What countless students run into in school is the same stumbling block that I faced: tests. Whether your student has a hard time with weekly tests or those yearly standardized achievement tests, it has lasting effects. Test scores are often the only basis for recognizing a child's gifts. I was an honor roll student all through elementary school but took a blow to my confidence when I wasn't selected for the gifted enrichment program. I was bored in school, the material wasn't difficult enough to cause me to study much so I took matters into my own hands. I allowed myself to fall behind in math, which resulted in the first and only "C" I ever got on a report card. After that report card came out I had myself a little side project, getting my math score back up. It was a game to me. That was my very own, and very misguided, "enrichment program."

While not every child may choose to disengage themselves the way I did, it is a waste for bright young students to get lost in the shuffle as teachers seek to saturate them with only the information they "have to have." Renzulli refers to this as "consumer knowledge." Some people are "good at school." They soak up information and can play it back easily for testing purposes. The world benefits greatly from knowledge consumers. I know I like our doctors to sound like they've consumed every medical textbook possible. But there are also "producers." Some kids don't respond primarily to text book material, they have to investigate and create on their own.

The authors use this book to encourage parents to get involved with their children's education.
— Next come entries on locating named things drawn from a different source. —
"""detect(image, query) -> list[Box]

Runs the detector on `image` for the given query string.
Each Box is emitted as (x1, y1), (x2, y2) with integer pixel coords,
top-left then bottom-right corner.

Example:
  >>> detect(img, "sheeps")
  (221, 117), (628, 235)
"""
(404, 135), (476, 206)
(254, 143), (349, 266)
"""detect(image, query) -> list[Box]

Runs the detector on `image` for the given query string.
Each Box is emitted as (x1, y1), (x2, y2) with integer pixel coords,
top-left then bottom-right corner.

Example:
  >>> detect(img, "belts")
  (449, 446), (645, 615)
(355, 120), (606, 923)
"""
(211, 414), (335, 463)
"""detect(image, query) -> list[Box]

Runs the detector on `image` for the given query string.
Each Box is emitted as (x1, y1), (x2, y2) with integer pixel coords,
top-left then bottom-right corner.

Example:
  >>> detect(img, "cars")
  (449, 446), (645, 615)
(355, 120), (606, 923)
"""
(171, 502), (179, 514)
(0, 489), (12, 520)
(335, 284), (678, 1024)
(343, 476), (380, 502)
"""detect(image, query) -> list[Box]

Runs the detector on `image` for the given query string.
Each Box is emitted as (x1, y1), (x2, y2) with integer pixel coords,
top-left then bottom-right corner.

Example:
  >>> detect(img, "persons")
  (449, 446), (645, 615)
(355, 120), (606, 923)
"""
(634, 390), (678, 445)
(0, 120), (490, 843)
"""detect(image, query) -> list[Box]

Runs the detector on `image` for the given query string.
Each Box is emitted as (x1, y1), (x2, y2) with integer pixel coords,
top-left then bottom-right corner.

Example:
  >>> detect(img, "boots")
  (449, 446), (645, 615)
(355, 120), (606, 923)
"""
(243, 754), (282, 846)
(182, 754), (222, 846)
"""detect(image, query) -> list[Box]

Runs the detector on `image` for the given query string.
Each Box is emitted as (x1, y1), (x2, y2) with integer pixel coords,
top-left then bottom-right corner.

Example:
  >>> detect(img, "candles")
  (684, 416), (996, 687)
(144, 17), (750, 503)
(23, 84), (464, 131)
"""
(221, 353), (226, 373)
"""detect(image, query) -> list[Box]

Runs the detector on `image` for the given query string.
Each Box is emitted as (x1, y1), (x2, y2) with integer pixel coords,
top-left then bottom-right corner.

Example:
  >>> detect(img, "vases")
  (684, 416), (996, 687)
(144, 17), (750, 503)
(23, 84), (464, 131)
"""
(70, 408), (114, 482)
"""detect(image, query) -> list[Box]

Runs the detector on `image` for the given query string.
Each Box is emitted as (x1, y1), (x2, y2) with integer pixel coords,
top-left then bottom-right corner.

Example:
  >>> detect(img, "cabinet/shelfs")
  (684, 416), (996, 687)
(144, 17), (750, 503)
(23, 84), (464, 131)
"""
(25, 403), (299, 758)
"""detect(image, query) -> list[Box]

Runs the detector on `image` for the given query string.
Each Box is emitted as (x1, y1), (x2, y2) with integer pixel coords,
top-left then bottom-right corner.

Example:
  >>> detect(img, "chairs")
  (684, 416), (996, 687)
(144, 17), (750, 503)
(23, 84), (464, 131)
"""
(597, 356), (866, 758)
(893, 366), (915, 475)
In most cases you can't just go to your child's teacher and say "Hey. My kid says what you are teaching is boring. Can you spice things up a bit and teach The History Of Skateboarding so he'll pay attention?" There are things parents and teachers can do to work together. It all starts at home though with the parents getting hands on. This is why I love this book! Parents are the ones who know a child's strengths better than anyone. The school may want to just focus on the weaknesses but what about appealing to his strengths? When that is carried into an open conversation with teachers, the child benefits. Even though some kids will never be interested in Washington crossing the Delaware, they might be more willing to put time into those areas of study if they have incentives.

Renzulli and Reis offer a lot of anecdotes throughout the book about children they have interviewed who were once unmotivated but went on to develop a passion for something. From a 6 year old starting his own little business, a first grader writing a book, to eighth grade girls starting a campaign that saved countless wild life in their neighborhood, "Light Up Your Child's Mind" is full of real life inspiration. These special examples are things that are possible from every child when the parents take the time to dig deeper. The result is kids who feel confident that they can do something important in their community, and the security of knowing that their parents believe in them.

One of the things that impressed me most about this book is that the authors start right out by saying that "giftedness" is not the "magic gene" that people think it is. It is actions and often it's a lot of work. With Renzulli's methods at home, and inside the classroom, your child's talents will be nurtured and grow into a passion and love of learning.